Exercise task:
Copy out the rows below word for word, all of them, from first to last, and omit the pictures.

Records for the exercise:
◇ ◇ ◇

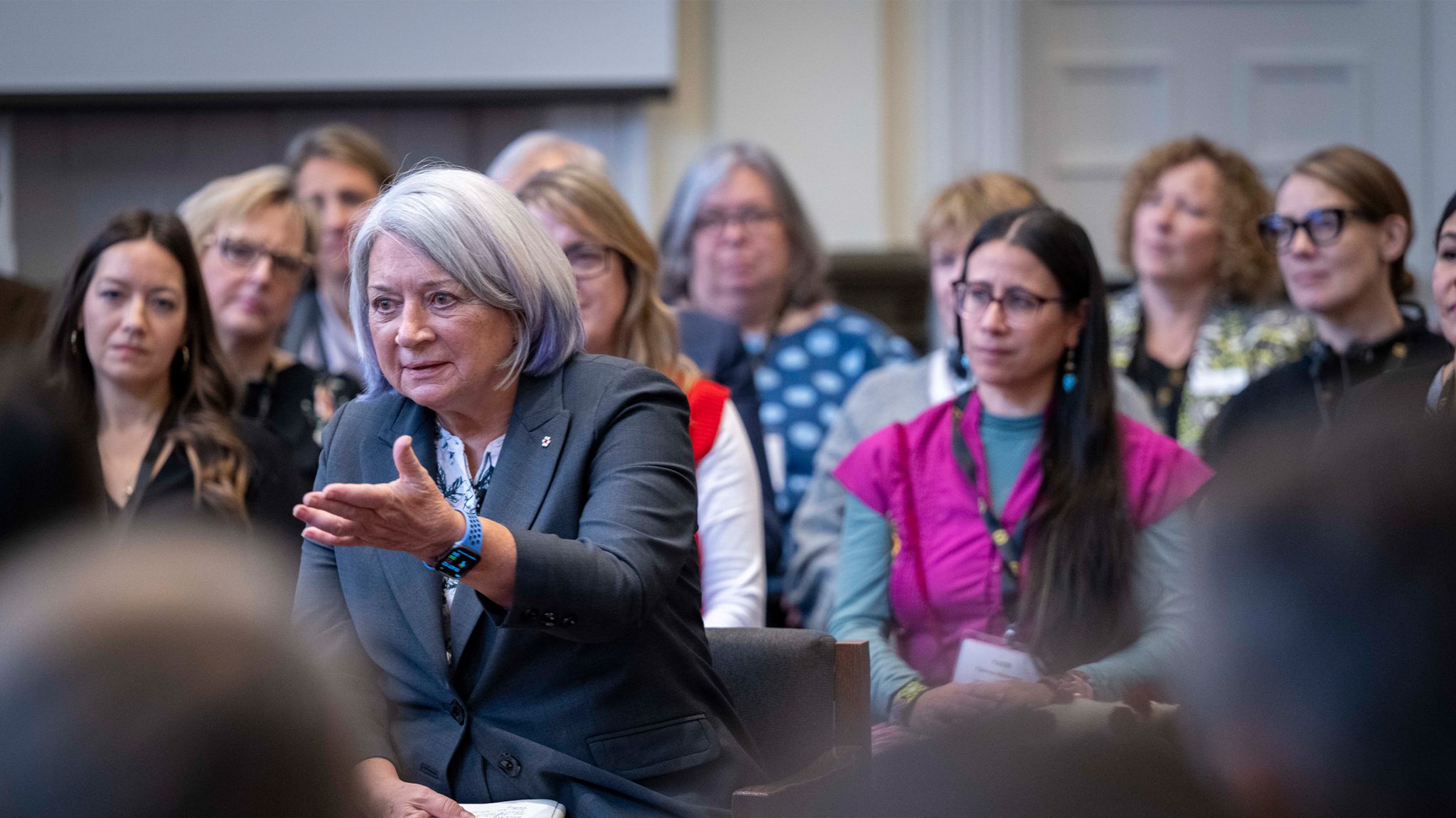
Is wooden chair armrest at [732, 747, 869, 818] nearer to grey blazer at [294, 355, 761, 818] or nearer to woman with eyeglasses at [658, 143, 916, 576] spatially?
grey blazer at [294, 355, 761, 818]

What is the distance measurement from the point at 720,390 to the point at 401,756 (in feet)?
3.11

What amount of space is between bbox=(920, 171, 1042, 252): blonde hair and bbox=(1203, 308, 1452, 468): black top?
64 cm

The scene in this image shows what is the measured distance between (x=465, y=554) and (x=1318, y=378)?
202cm

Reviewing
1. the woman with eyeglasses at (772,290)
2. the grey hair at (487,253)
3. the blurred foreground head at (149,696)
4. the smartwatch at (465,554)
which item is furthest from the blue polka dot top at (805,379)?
the blurred foreground head at (149,696)

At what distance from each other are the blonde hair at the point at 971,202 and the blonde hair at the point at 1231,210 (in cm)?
44

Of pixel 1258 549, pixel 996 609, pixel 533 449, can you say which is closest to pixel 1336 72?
pixel 996 609

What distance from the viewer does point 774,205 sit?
362 centimetres

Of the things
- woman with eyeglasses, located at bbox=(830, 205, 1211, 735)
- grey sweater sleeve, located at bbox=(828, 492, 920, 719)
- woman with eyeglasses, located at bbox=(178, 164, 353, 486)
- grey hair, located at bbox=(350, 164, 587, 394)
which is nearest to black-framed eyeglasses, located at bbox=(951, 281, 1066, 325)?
woman with eyeglasses, located at bbox=(830, 205, 1211, 735)

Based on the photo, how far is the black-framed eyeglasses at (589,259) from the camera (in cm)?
250

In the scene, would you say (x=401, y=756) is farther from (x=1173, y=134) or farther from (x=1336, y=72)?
(x=1336, y=72)

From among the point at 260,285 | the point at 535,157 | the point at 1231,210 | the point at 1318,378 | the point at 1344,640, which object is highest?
the point at 535,157

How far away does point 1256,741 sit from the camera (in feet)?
Answer: 1.78

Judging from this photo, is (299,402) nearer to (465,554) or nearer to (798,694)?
(798,694)

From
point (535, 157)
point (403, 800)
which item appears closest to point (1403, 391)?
point (403, 800)
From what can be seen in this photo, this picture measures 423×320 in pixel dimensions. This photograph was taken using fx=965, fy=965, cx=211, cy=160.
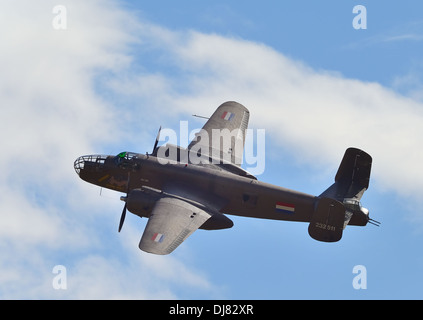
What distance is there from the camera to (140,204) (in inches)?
2254

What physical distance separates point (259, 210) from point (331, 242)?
214 inches

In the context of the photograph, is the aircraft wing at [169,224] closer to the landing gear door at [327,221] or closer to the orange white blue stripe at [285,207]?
the orange white blue stripe at [285,207]

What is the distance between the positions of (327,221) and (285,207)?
11.8 ft

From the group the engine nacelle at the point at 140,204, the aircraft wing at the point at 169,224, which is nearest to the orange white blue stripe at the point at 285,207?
the aircraft wing at the point at 169,224

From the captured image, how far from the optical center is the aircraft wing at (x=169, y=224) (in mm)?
53500

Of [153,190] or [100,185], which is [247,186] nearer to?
[153,190]

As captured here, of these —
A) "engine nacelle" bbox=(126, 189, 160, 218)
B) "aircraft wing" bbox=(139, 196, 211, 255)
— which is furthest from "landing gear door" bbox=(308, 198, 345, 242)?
"engine nacelle" bbox=(126, 189, 160, 218)

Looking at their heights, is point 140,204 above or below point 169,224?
above

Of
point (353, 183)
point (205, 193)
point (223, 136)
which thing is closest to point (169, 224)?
point (205, 193)

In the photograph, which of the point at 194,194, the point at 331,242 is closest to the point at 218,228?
the point at 194,194

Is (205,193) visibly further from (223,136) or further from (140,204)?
(223,136)

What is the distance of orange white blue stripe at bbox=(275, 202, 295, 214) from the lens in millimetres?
57781

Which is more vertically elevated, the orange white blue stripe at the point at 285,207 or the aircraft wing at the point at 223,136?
the aircraft wing at the point at 223,136

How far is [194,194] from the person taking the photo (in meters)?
58.9
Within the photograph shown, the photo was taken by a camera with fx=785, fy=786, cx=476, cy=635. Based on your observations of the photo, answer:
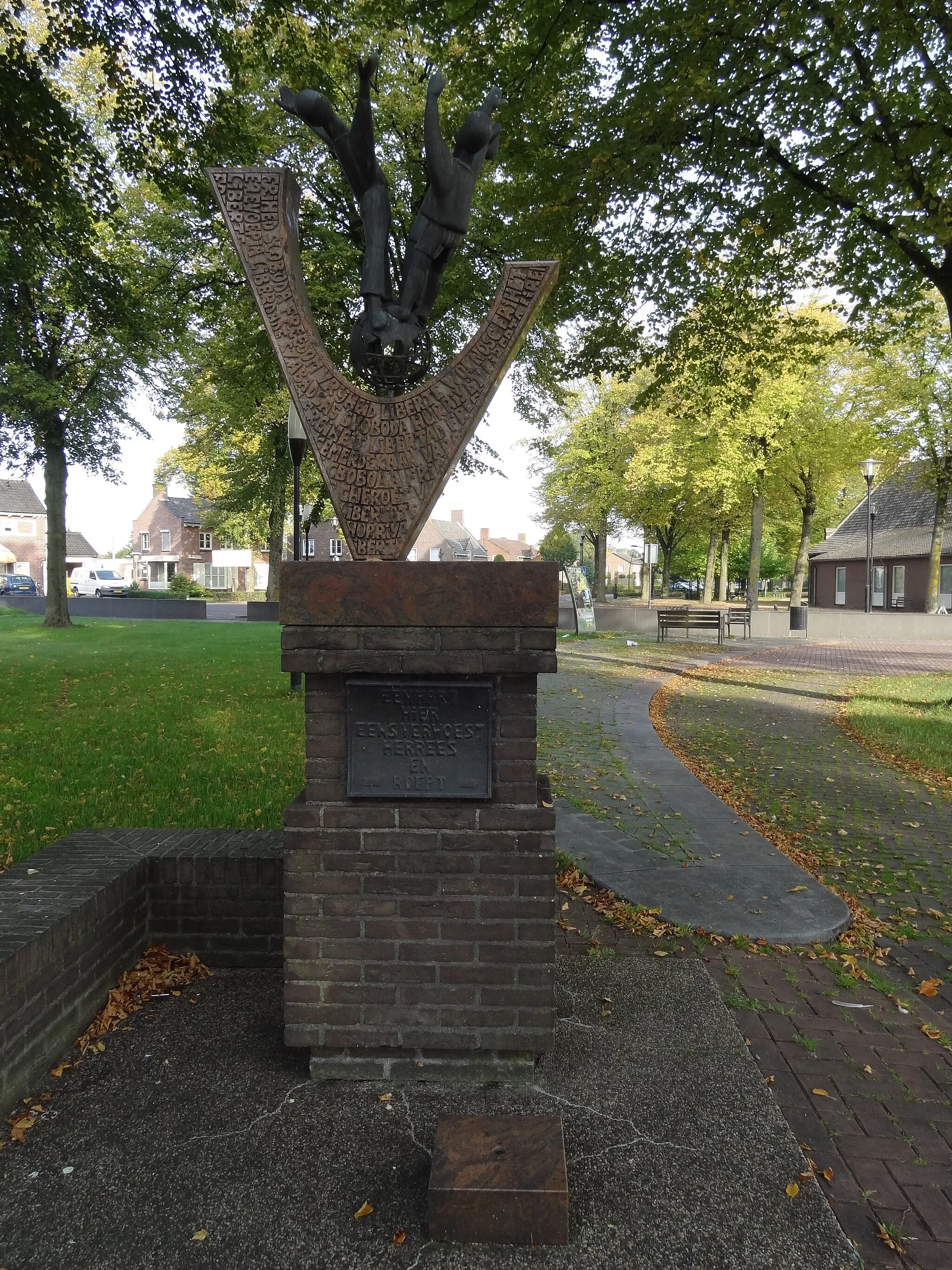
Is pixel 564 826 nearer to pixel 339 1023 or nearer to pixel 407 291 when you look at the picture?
pixel 339 1023

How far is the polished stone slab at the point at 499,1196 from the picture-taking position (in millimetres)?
2135

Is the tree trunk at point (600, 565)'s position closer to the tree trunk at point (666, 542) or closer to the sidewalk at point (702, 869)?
the tree trunk at point (666, 542)

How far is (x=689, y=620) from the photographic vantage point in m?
23.7

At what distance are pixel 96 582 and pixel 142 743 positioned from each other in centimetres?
4834

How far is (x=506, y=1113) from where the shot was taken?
2660 millimetres

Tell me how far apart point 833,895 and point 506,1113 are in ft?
10.0

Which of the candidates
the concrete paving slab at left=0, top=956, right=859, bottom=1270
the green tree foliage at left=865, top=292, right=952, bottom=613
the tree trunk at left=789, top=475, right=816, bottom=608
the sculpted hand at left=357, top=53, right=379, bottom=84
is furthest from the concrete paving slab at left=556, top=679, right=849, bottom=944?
the tree trunk at left=789, top=475, right=816, bottom=608

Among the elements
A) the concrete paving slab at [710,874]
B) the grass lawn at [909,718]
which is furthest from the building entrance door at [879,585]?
the concrete paving slab at [710,874]

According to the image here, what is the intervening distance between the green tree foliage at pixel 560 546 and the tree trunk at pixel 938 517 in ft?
67.4

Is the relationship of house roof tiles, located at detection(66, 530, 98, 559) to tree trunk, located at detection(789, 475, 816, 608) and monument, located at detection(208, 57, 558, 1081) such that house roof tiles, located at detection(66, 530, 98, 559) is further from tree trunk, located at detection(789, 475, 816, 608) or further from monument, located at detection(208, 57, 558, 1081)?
monument, located at detection(208, 57, 558, 1081)

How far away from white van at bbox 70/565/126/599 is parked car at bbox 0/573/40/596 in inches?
86.5

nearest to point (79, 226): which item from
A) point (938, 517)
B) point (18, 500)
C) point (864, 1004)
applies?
point (864, 1004)

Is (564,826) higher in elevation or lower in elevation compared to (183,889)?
lower

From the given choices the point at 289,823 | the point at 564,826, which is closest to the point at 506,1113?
the point at 289,823
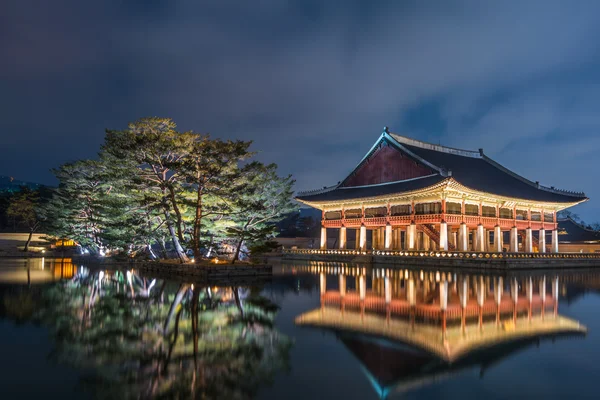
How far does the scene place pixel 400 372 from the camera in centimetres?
847

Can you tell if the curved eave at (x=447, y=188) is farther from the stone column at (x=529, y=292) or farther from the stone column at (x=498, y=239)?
the stone column at (x=529, y=292)

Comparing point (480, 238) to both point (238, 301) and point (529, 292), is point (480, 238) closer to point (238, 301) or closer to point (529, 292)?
point (529, 292)

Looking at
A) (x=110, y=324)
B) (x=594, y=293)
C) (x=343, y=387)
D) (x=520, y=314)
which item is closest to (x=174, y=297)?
(x=110, y=324)

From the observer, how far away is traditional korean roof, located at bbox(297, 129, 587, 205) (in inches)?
1841

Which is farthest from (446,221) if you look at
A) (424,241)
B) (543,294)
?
(543,294)

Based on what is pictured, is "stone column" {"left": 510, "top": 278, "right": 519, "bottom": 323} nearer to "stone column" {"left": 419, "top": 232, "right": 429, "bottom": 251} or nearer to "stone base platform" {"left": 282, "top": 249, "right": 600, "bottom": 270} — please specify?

◇ ◇ ◇

Task output:
Is wooden chair armrest at [732, 747, 869, 818] nearer to grey blazer at [294, 355, 761, 818] or nearer to woman with eyeglasses at [658, 143, 916, 576] spatially?
grey blazer at [294, 355, 761, 818]

What is the distance measurement from the point at 720,390 to the point at 401,756 (in feet)?
3.11

What amount of space is between bbox=(920, 171, 1042, 252): blonde hair and bbox=(1203, 308, 1452, 468): black top?
64 cm

The scene in this image shows what is the measured distance between (x=465, y=554) and (x=1318, y=378)?
202cm

Reviewing
1. the woman with eyeglasses at (772,290)
2. the grey hair at (487,253)
3. the blurred foreground head at (149,696)
4. the smartwatch at (465,554)
which item is furthest from the blue polka dot top at (805,379)?
the blurred foreground head at (149,696)

At what distance from each other are the blonde hair at the point at 971,202 and the blonde hair at the point at 1231,210 (in cm)?
44

Of pixel 1258 549, pixel 996 609, pixel 533 449, can you say which is closest to pixel 1336 72?
pixel 996 609

What distance from the viewer does point 774,205 sit?
362 centimetres

Of the things
- woman with eyeglasses, located at bbox=(830, 205, 1211, 735)
- grey sweater sleeve, located at bbox=(828, 492, 920, 719)
- woman with eyeglasses, located at bbox=(178, 164, 353, 486)
- grey hair, located at bbox=(350, 164, 587, 394)
which is nearest to black-framed eyeglasses, located at bbox=(951, 281, 1066, 325)?
woman with eyeglasses, located at bbox=(830, 205, 1211, 735)

Based on the photo, how far is the black-framed eyeglasses at (589,259) from the camera (in cm)?
250

In the scene, would you say (x=401, y=756) is farther from (x=1173, y=134) or farther from (x=1336, y=72)?
(x=1336, y=72)

From among the point at 260,285 | the point at 535,157 | the point at 1231,210 | the point at 1318,378 | the point at 1344,640, which object is highest?
the point at 535,157

How far away does point 1256,741 sit from the camera (in feet)?
Answer: 1.78

Judging from this photo, is (299,402) nearer to (465,554) or nearer to (798,694)?
(798,694)

From
point (535, 157)
point (403, 800)
which item appears closest to point (1403, 391)?
point (403, 800)
From what can be seen in this photo, this picture measures 423×320 in pixel dimensions. This photograph was taken using fx=965, fy=965, cx=211, cy=160.
What distance is there from the camera to (140,204) (in inches)?
2254

What physical distance separates point (259, 210) from point (331, 242)?
214 inches

In the context of the photograph, is the aircraft wing at [169,224] closer to the landing gear door at [327,221] or closer to the orange white blue stripe at [285,207]?
the orange white blue stripe at [285,207]

What is the distance between the positions of (327,221) and (285,207)?
11.8 ft

From the group the engine nacelle at the point at 140,204, the aircraft wing at the point at 169,224, which is nearest to the orange white blue stripe at the point at 285,207?
the aircraft wing at the point at 169,224

From the captured image, how far from the optical center is the aircraft wing at (x=169, y=224) (in mm)?
53500

Of [153,190] or [100,185], which is [247,186] nearer to?
[153,190]

As captured here, of these —
A) "engine nacelle" bbox=(126, 189, 160, 218)
B) "aircraft wing" bbox=(139, 196, 211, 255)
— which is furthest from "landing gear door" bbox=(308, 198, 345, 242)?
"engine nacelle" bbox=(126, 189, 160, 218)

Looking at their heights, is point 140,204 above or below point 169,224?
above

Of
point (353, 183)
point (205, 193)
point (223, 136)
which thing is closest to point (169, 224)?
point (205, 193)

In the photograph, which of the point at 194,194, the point at 331,242 is closest to the point at 218,228?
the point at 194,194

Is (205,193) visibly further from (223,136) or further from (140,204)?
(223,136)

What is the distance of orange white blue stripe at bbox=(275, 202, 295, 214) from the lens in millimetres?
57781

Which is more vertically elevated, the orange white blue stripe at the point at 285,207 or the aircraft wing at the point at 223,136?
the aircraft wing at the point at 223,136

How far is [194,194] from the person taking the photo (in meters)?
58.9
Within the photograph shown, the photo was taken by a camera with fx=785, fy=786, cx=476, cy=635. Based on your observations of the photo, answer:
Is pixel 564 826 nearer to pixel 339 1023 or nearer to pixel 407 291 when you look at the picture?
pixel 339 1023

How far is the polished stone slab at the point at 499,1196 from the picture-taking position (in millimetres)?
2135

Is the tree trunk at point (600, 565)'s position closer to the tree trunk at point (666, 542) or closer to the sidewalk at point (702, 869)?
the tree trunk at point (666, 542)

How far is (x=689, y=620) from the photographic vantage point in m?
23.7

At what distance are pixel 96 582 and pixel 142 743 positioned from each other in centimetres?
4834

How far is (x=506, y=1113) from where the shot was taken?
2660 millimetres

Tell me how far apart point 833,895 and point 506,1113 are in ft?
10.0

Which of the candidates
the concrete paving slab at left=0, top=956, right=859, bottom=1270
the green tree foliage at left=865, top=292, right=952, bottom=613
the tree trunk at left=789, top=475, right=816, bottom=608
the sculpted hand at left=357, top=53, right=379, bottom=84
is furthest from the concrete paving slab at left=556, top=679, right=849, bottom=944?
the tree trunk at left=789, top=475, right=816, bottom=608

Among the elements
A) the concrete paving slab at [710,874]
B) the grass lawn at [909,718]
which is furthest from the building entrance door at [879,585]?
the concrete paving slab at [710,874]

According to the image here, what is the intervening distance between the green tree foliage at pixel 560 546 and the tree trunk at pixel 938 517 in ft?
67.4

Is the relationship of house roof tiles, located at detection(66, 530, 98, 559) to tree trunk, located at detection(789, 475, 816, 608) and monument, located at detection(208, 57, 558, 1081) such that house roof tiles, located at detection(66, 530, 98, 559) is further from tree trunk, located at detection(789, 475, 816, 608) or further from monument, located at detection(208, 57, 558, 1081)?
monument, located at detection(208, 57, 558, 1081)

How far away from white van at bbox 70/565/126/599 is parked car at bbox 0/573/40/596 in inches?
86.5

nearest to point (79, 226): which item from
A) point (938, 517)
B) point (18, 500)
C) point (864, 1004)
applies?
point (864, 1004)

Is (564,826) higher in elevation or lower in elevation compared to (183,889)?
lower

From the given choices the point at 289,823 | the point at 564,826, which is closest to the point at 506,1113?
the point at 289,823
How far does the scene place pixel 400 372 from the camera in centimetres?
847

Can you tell if the curved eave at (x=447, y=188) is farther from the stone column at (x=529, y=292) or farther from the stone column at (x=498, y=239)?
the stone column at (x=529, y=292)

Comparing point (480, 238) to both point (238, 301) and point (529, 292), is point (480, 238) closer to point (238, 301) or closer to point (529, 292)?
point (529, 292)

Looking at
A) (x=110, y=324)
B) (x=594, y=293)
C) (x=343, y=387)
D) (x=520, y=314)
which item is closest to (x=174, y=297)?
(x=110, y=324)

From the observer, how far away is traditional korean roof, located at bbox(297, 129, 587, 205) (in inches)?
1841

Which is farthest from (446,221) if you look at
A) (424,241)
B) (543,294)
?
(543,294)

Based on what is pictured, is "stone column" {"left": 510, "top": 278, "right": 519, "bottom": 323} nearer to "stone column" {"left": 419, "top": 232, "right": 429, "bottom": 251} or nearer to "stone base platform" {"left": 282, "top": 249, "right": 600, "bottom": 270} — please specify?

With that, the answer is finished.